- _PAGE_:
◇ ◇ ◇ ◇ ◇

Abonnés

Urios : «Je ne me tromperai pas de vestiaire»

Par Simon Valzer
  • Urios : «Je ne me tromperai pas de vestiaire»
    Urios : «Je ne me tromperai pas de vestiaire»
Publié le
Partager :

Samedi soir, le technicien castrais retrouvera Oyonnax, club où il s’est « construit » pendant huit ans et qui quittera le Top 14 à l’issue de la saison. un moment fort, qui risque de raviver bien des souvenirs… entretien à cœur ouvert.

Avez-vous encouragé Montpellier samedi soir ?

Bien sûr, et je n’étais pas seul. Dans le vestiaire, chacun chantait « Ici, ici, c’est Montpellier ! » Donc merci Jake ! (rires).

Avec le recul, que veulent dire ces soixante-sept points inscrits face à La Rochelle ?

Ils reflètent l’esprit du groupe. Celui de ceux qui ont attaqué et de ceux qui sont entrés en jeu. Cela reflète aussi notre collectif, car nous avons pu voir de nombreux enchaînements. Mais la performance est à relativiser au regard des absences à La Rochelle. J’ai apprécié que l’équipe ne soit pas tombée dans un «hourra rugby». Elle est restée sérieuse jusqu’à la fin. J’ai trouvé le groupe affamé. Cela n’a pas toujours été le cas. En début de saison, nous étions un peu faciles, pas très exigeants avec nous-mêmes. Aujourd’hui, nous avons changé. Le groupe a envie de gagner des choses. L’émulation entre les joueurs est forte, et accrocher une place de remplaçant tient de l’exploit.

◇ ◇ ◇ ◇ ◇

- _EXTRAIT DES DONNÉES_:
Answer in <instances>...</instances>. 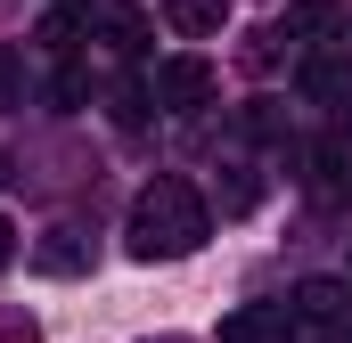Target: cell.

◇ ◇ ◇ ◇ ◇

- _CONSIGNE_:
Recopiez mot pour mot le passage de l'entretien avec Urios qui commence par les mots « Bien sûr, et » et se termine par « à La Rochelle ? ».

- _RÉPONSE COMPLÈTE_:
Bien sûr, et je n’étais pas seul. Dans le vestiaire, chacun chantait « Ici, ici, c’est Montpellier ! » Donc merci Jake ! (rires).

Avec le recul, que veulent dire ces soixante-sept points inscrits face à La Rochelle ?